YOUR INSTRUCTIONS
The full listing is to be transcribed exactly, with each picture left out.

=== DATA ===

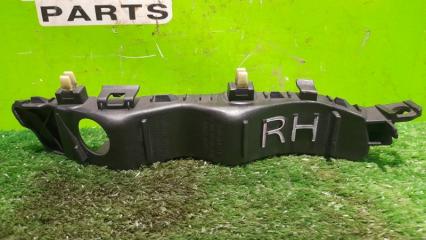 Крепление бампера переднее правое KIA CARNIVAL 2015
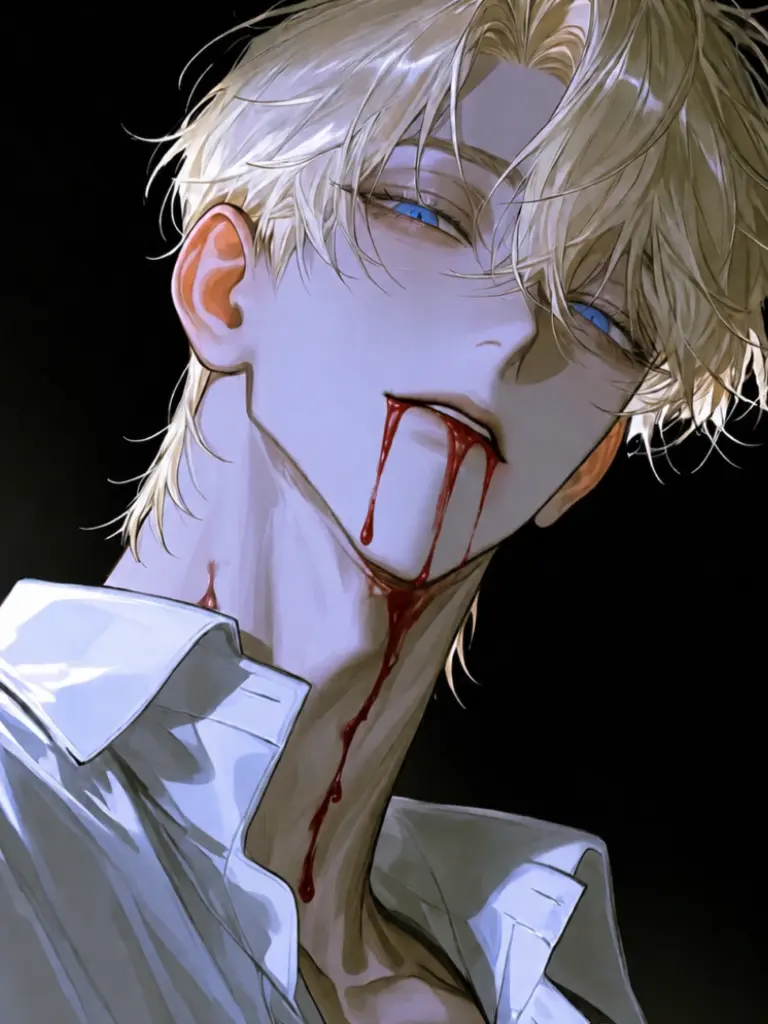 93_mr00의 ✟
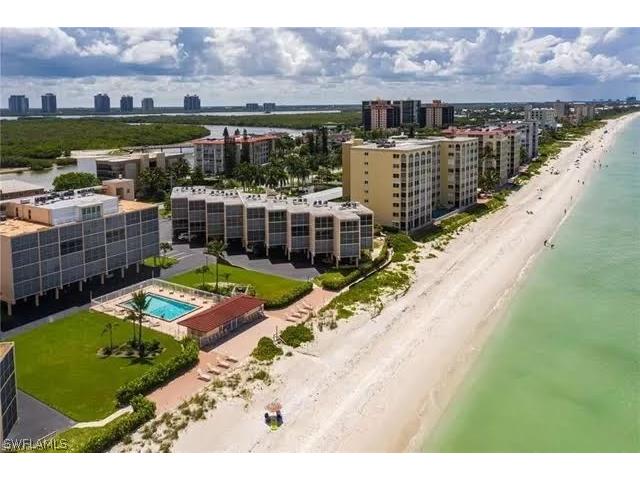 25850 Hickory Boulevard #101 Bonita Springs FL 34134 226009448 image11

===

ANSWER SPACE
 Крепление бампера переднее правое KIA CARNIVAL 2015
 93_mr00의 ✟
 25850 Hickory Boulevard #101 Bonita Springs FL 34134 226009448 image11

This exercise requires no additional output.